■ Source data ■

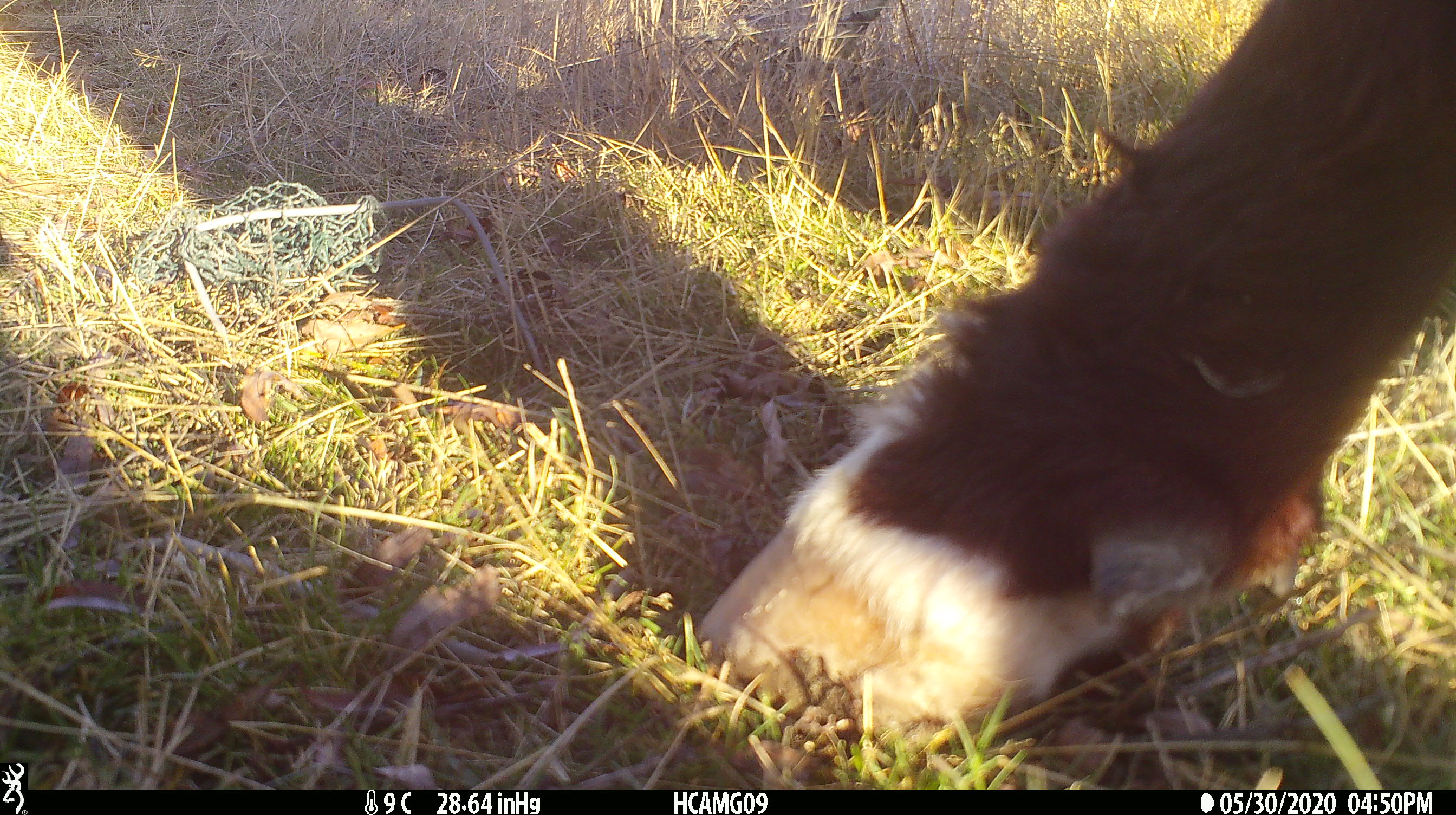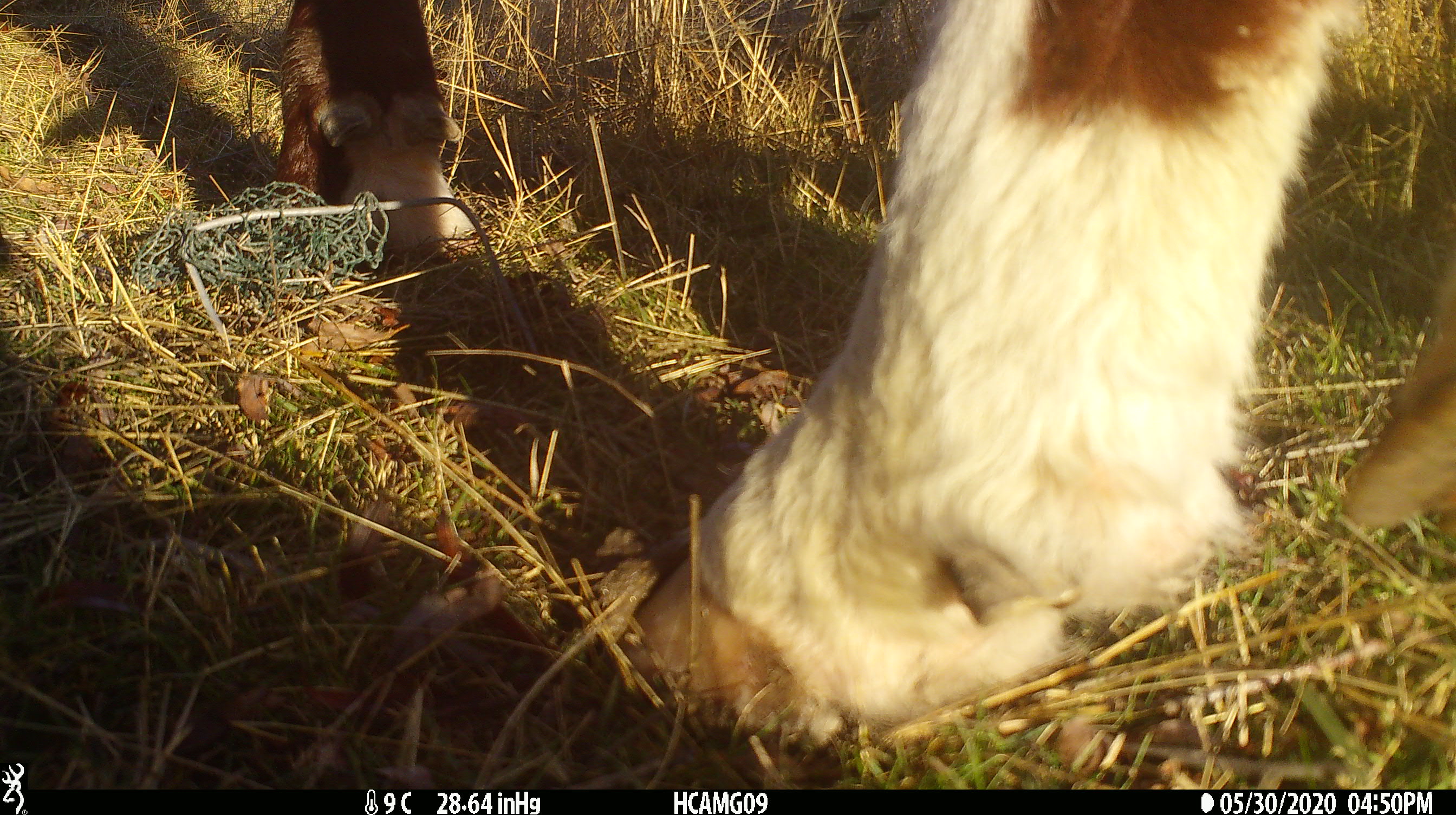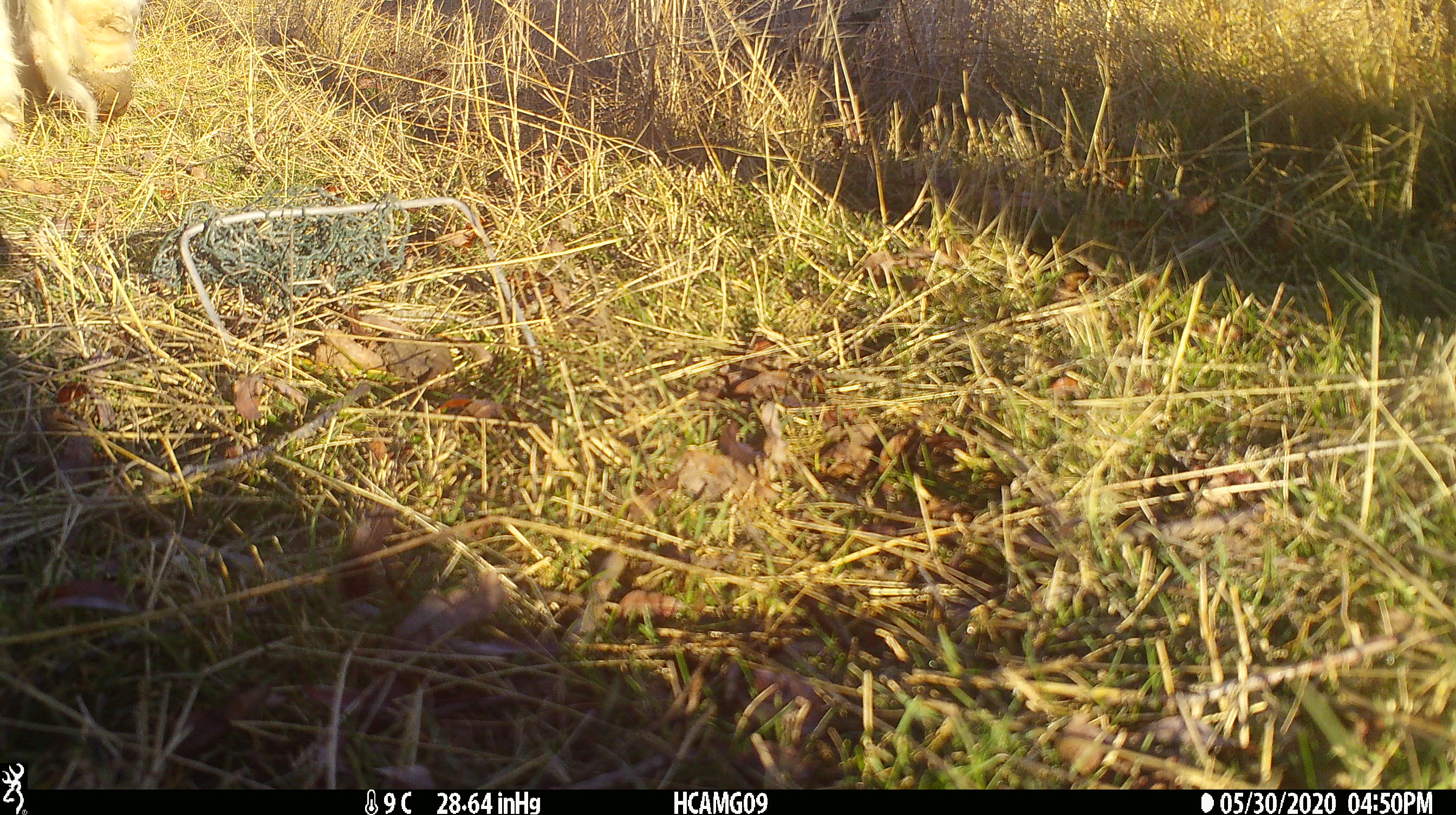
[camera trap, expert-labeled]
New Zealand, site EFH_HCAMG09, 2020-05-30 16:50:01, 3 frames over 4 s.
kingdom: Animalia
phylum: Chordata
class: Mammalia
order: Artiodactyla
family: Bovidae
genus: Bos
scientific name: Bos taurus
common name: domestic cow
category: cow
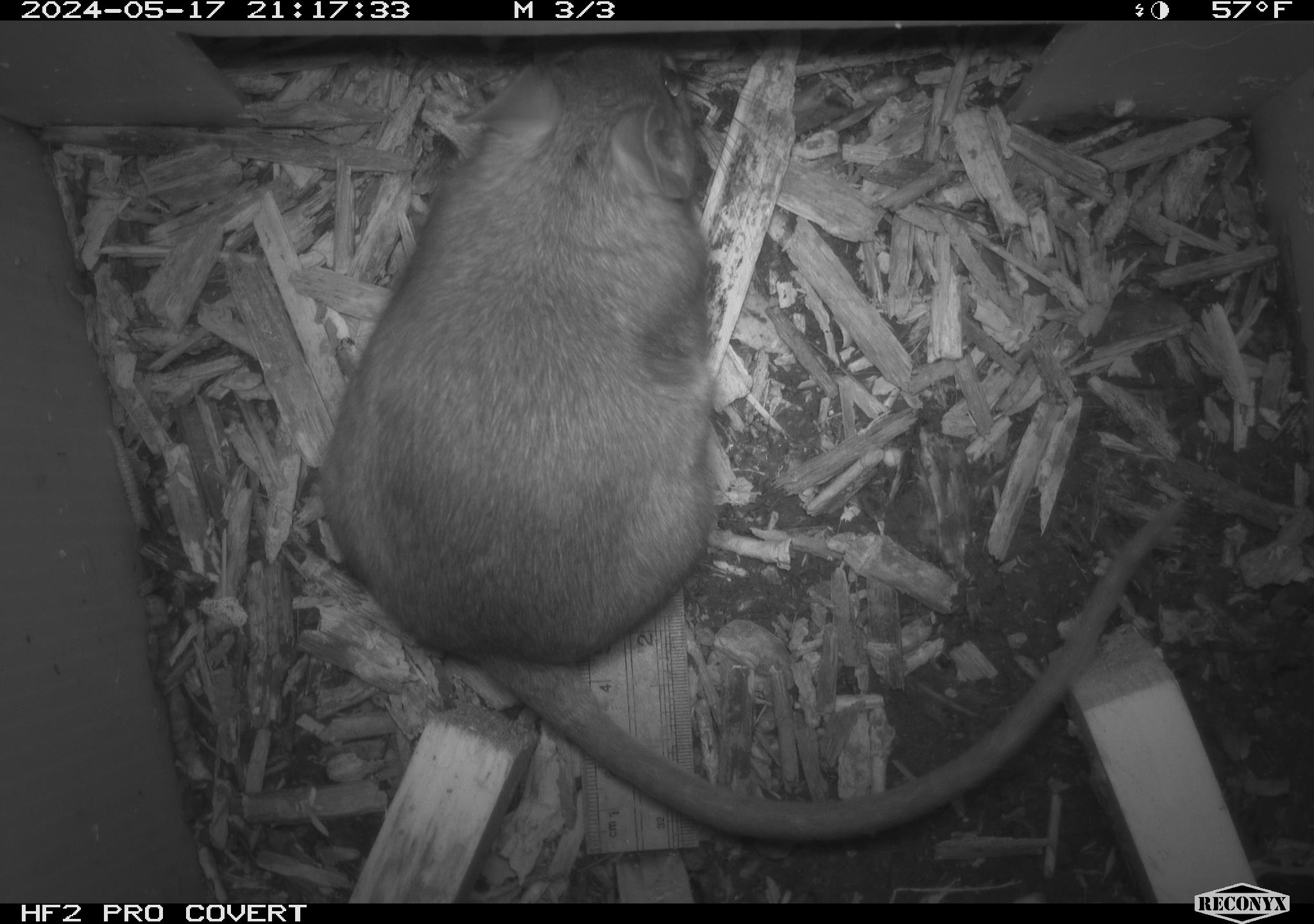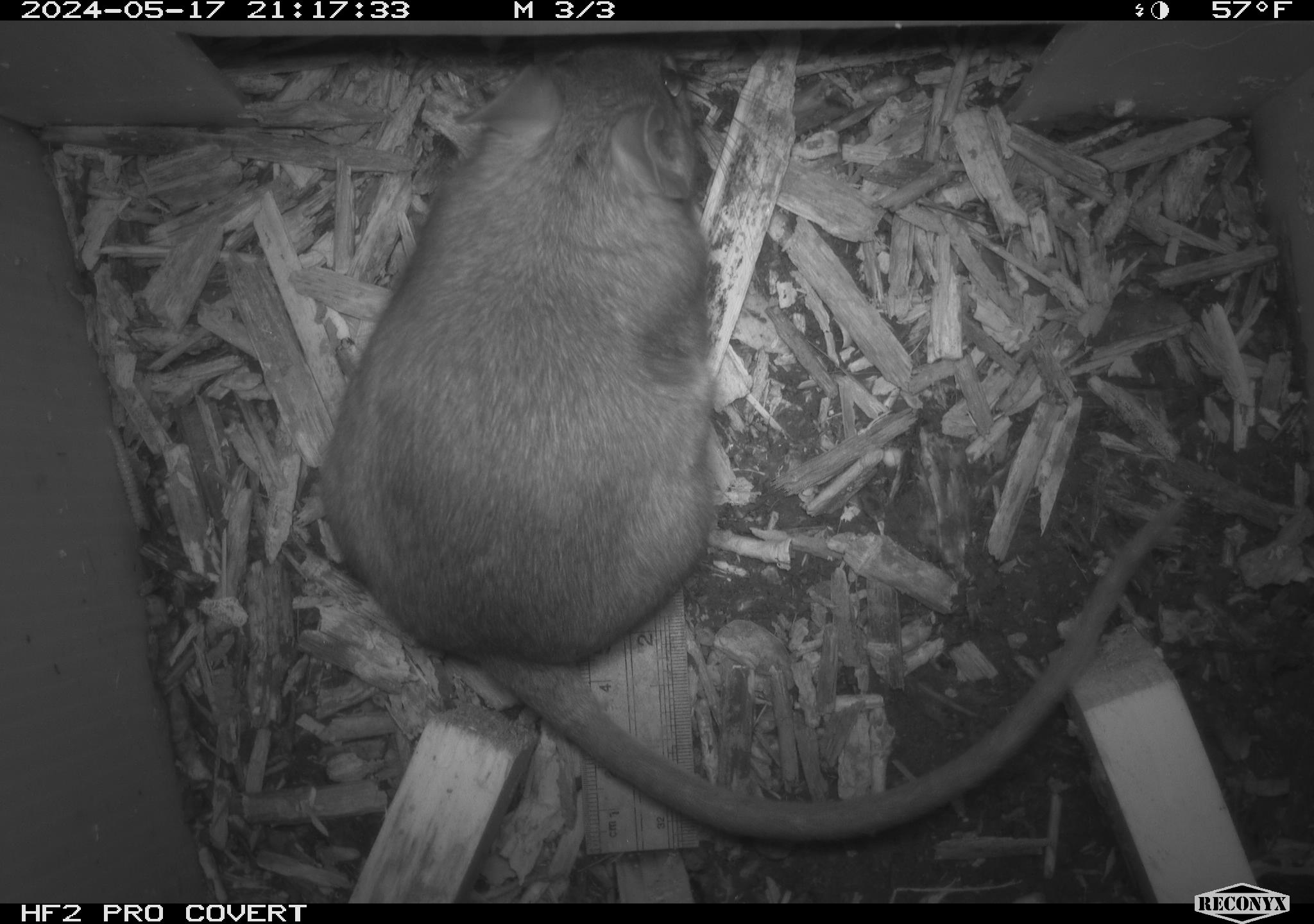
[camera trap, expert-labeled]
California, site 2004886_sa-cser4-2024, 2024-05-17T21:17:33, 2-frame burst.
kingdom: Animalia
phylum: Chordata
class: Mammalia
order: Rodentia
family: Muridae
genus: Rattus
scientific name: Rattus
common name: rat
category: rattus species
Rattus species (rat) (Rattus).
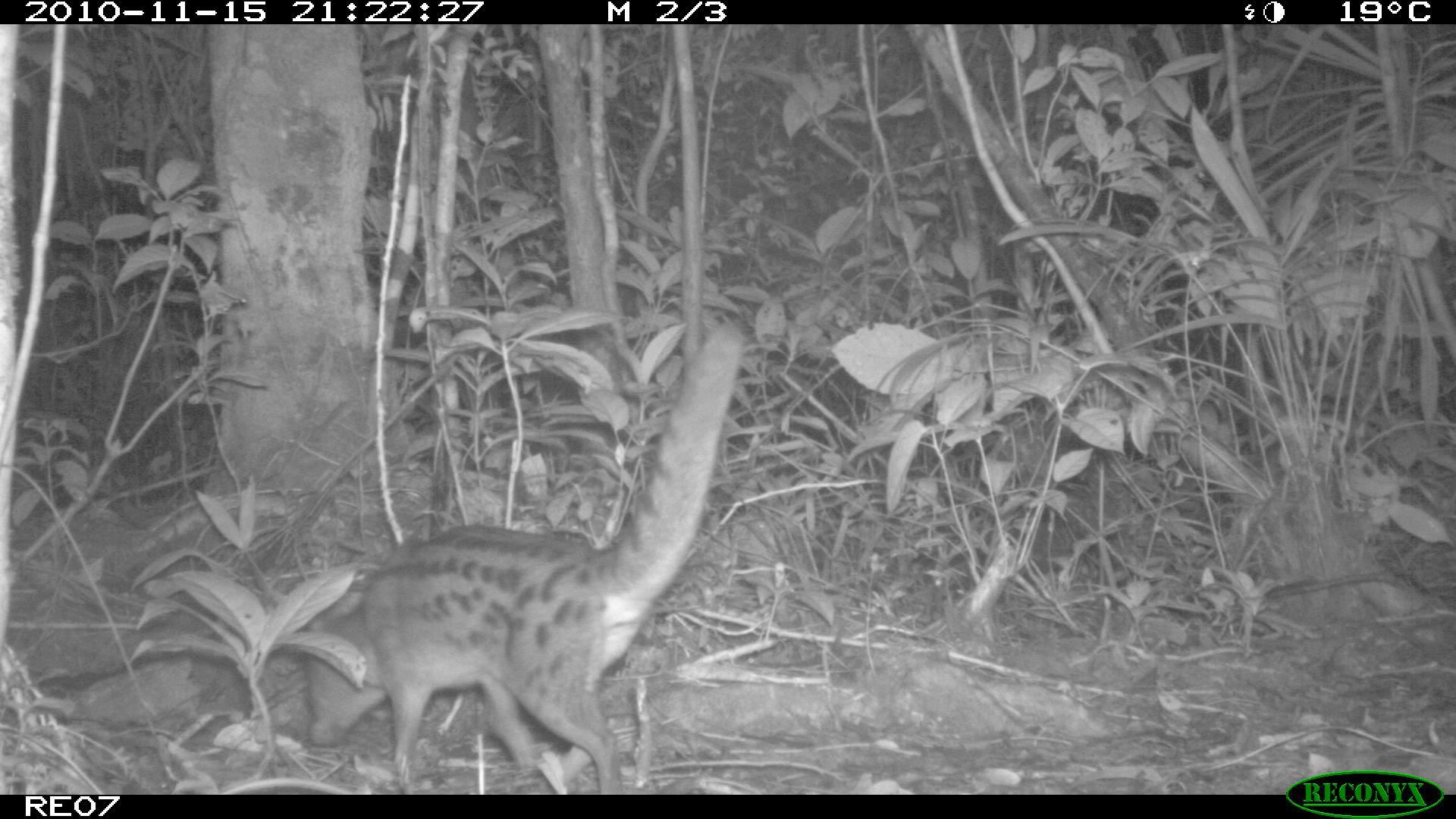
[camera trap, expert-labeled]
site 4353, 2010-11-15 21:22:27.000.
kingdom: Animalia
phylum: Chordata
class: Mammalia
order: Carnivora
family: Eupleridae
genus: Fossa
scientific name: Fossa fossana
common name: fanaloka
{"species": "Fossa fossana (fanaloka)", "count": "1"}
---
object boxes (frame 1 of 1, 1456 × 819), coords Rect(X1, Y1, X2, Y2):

■ What is required ■
Please retype the entries above word for word, but only from the line containing "genus: Rattus" through the last line, and without the pictures.

■ Problem solution ■
genus: Rattus
scientific name: Rattus
common name: rat
category: rattus species
Rattus species (rat) (Rattus).
[camera trap, expert-labeled]
site 4353, 2010-11-15 21:22:27.000.
kingdom: Animalia
phylum: Chordata
class: Mammalia
order: Carnivora
family: Eupleridae
genus: Fossa
scientific name: Fossa fossana
common name: fanaloka
{"species": "Fossa fossana (fanaloka)", "count": "1"}
---
object boxes (frame 1 of 1, 1456 × 819), coords Rect(X1, Y1, X2, Y2):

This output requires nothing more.